Data listing
..............................
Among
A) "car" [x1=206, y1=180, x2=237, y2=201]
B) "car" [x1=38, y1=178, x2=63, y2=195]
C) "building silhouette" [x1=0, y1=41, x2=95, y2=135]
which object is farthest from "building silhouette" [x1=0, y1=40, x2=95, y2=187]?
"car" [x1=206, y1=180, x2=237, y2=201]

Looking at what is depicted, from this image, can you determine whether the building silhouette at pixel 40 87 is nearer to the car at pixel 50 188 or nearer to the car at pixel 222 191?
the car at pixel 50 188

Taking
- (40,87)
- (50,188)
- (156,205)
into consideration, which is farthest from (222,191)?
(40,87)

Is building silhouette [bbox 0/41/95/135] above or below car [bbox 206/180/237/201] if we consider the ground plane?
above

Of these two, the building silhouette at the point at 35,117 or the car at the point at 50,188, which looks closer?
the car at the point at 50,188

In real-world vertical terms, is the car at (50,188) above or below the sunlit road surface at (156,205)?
..............................
WHAT YOU HAVE TO DO
Rewrite the records above with "building silhouette" swapped for "tower outline" everywhere, changing nothing else.

EXPECTED ANSWER
Among
A) "car" [x1=206, y1=180, x2=237, y2=201]
B) "car" [x1=38, y1=178, x2=63, y2=195]
C) "tower outline" [x1=0, y1=41, x2=95, y2=135]
which object is farthest from "tower outline" [x1=0, y1=40, x2=95, y2=187]?
"car" [x1=206, y1=180, x2=237, y2=201]

Looking at what is depicted, from this image, can you determine whether the tower outline at pixel 40 87 is nearer to the car at pixel 50 188 or nearer to the car at pixel 222 191?
the car at pixel 50 188

Taking
- (40,87)
- (50,188)
- (156,205)
into consideration, which is farthest from (222,191)?
(40,87)

Is tower outline [bbox 0/41/95/135] above or below car [bbox 206/180/237/201] if we consider the ground plane?
above

Of these two, the tower outline at the point at 35,117 or the car at the point at 50,188, which looks closer?
the car at the point at 50,188

In real-world vertical terms, is the car at (50,188) above or below the sunlit road surface at (156,205)?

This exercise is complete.